Exercise objective: Reproduce exactly the line with "content_type: text/html; charset=utf-8" and the lines after it. Stop at the last line of the data and include nothing else.

:: Data for this exercise

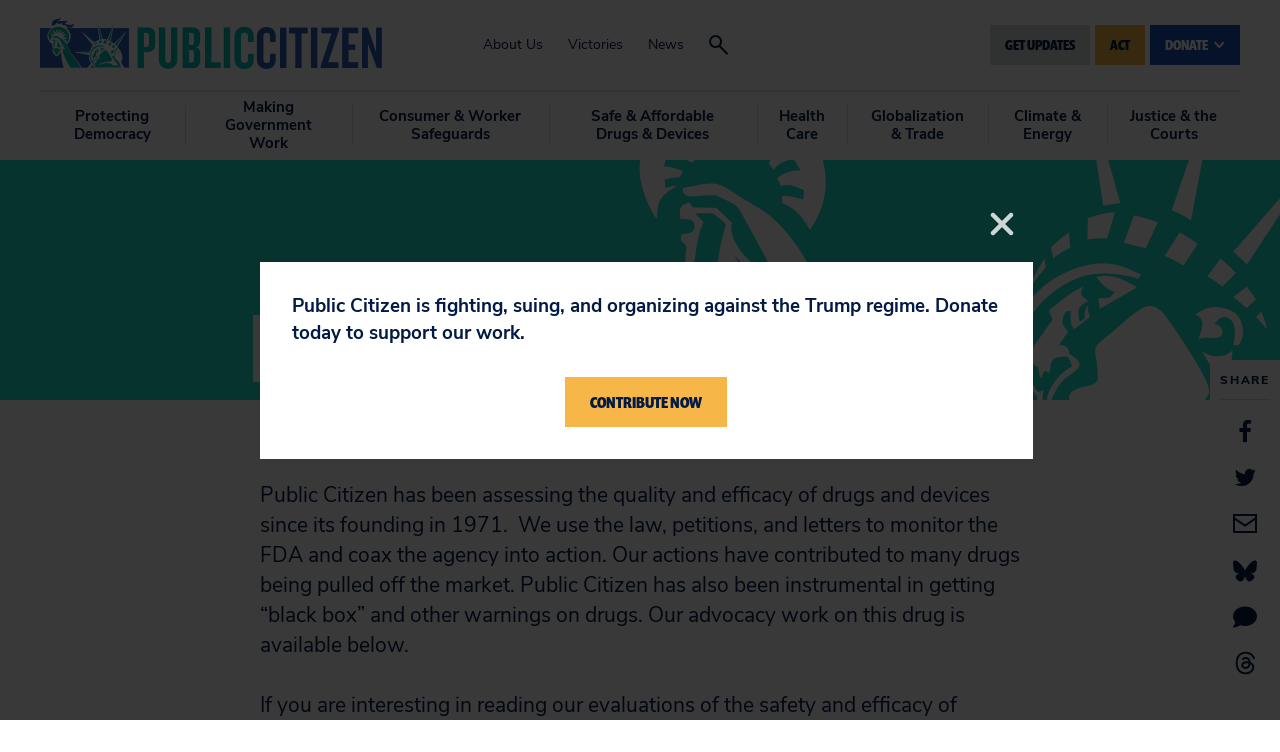

--- FILE ---
content_type: text/css
request_url: https://tags.srv.stackadapt.com/sa.css
body_size: -11
content:
:root {
    --sa-uid: '0-906a20eb-5797-5db6-6d05-5e1445ec5c2b';
}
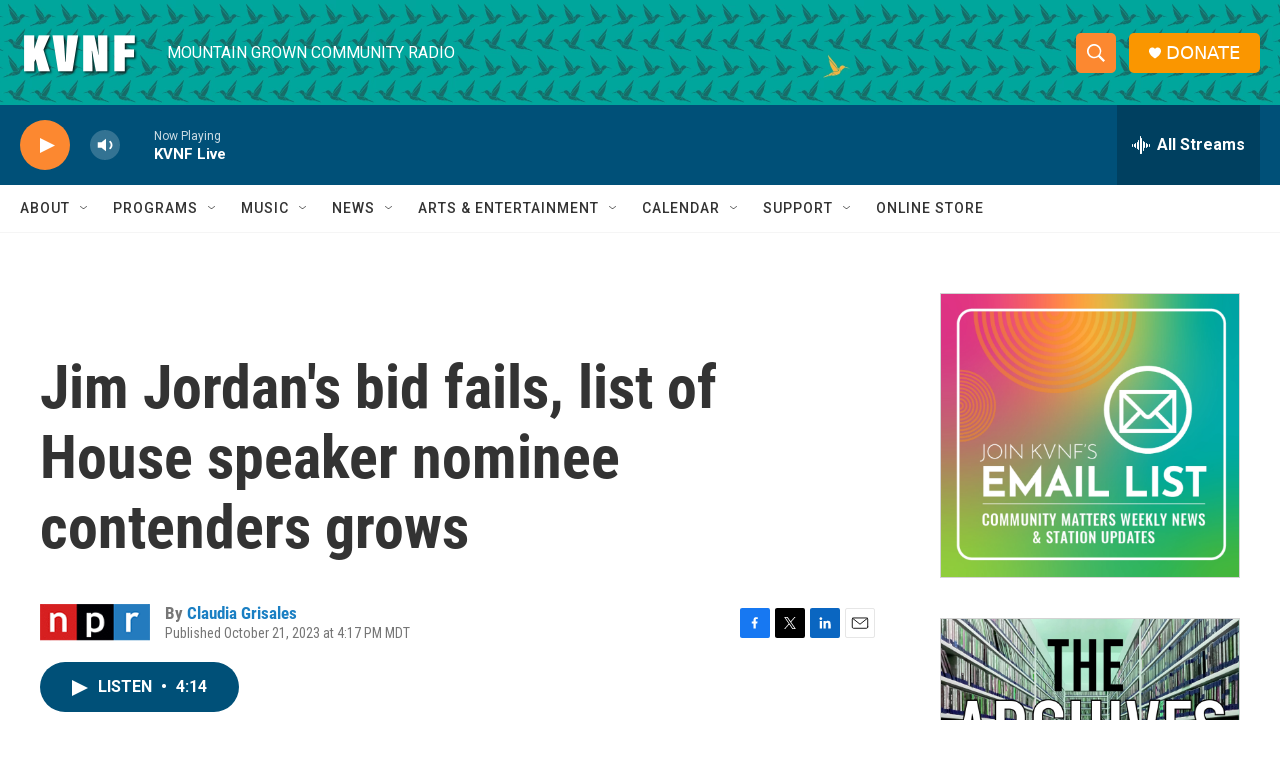

--- FILE ---
content_type: text/html; charset=utf-8
request_url: https://www.google.com/recaptcha/api2/aframe
body_size: 258
content:
<!DOCTYPE HTML><html><head><meta http-equiv="content-type" content="text/html; charset=UTF-8"></head><body><script nonce="kzKnUnPYptPNP7hs7ja6QQ">/** Anti-fraud and anti-abuse applications only. See google.com/recaptcha */ try{var clients={'sodar':'https://pagead2.googlesyndication.com/pagead/sodar?'};window.addEventListener("message",function(a){try{if(a.source===window.parent){var b=JSON.parse(a.data);var c=clients[b['id']];if(c){var d=document.createElement('img');d.src=c+b['params']+'&rc='+(localStorage.getItem("rc::a")?sessionStorage.getItem("rc::b"):"");window.document.body.appendChild(d);sessionStorage.setItem("rc::e",parseInt(sessionStorage.getItem("rc::e")||0)+1);localStorage.setItem("rc::h",'1768624840652');}}}catch(b){}});window.parent.postMessage("_grecaptcha_ready", "*");}catch(b){}</script></body></html>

::::

Written answer:
content_type: text/html; charset=utf-8
request_url: https://www.google.com/recaptcha/api2/aframe
body_size: 258
content:
<!DOCTYPE HTML><html><head><meta http-equiv="content-type" content="text/html; charset=UTF-8"></head><body><script nonce="kzKnUnPYptPNP7hs7ja6QQ">/** Anti-fraud and anti-abuse applications only. See google.com/recaptcha */ try{var clients={'sodar':'https://pagead2.googlesyndication.com/pagead/sodar?'};window.addEventListener("message",function(a){try{if(a.source===window.parent){var b=JSON.parse(a.data);var c=clients[b['id']];if(c){var d=document.createElement('img');d.src=c+b['params']+'&rc='+(localStorage.getItem("rc::a")?sessionStorage.getItem("rc::b"):"");window.document.body.appendChild(d);sessionStorage.setItem("rc::e",parseInt(sessionStorage.getItem("rc::e")||0)+1);localStorage.setItem("rc::h",'1768624840652');}}}catch(b){}});window.parent.postMessage("_grecaptcha_ready", "*");}catch(b){}</script></body></html>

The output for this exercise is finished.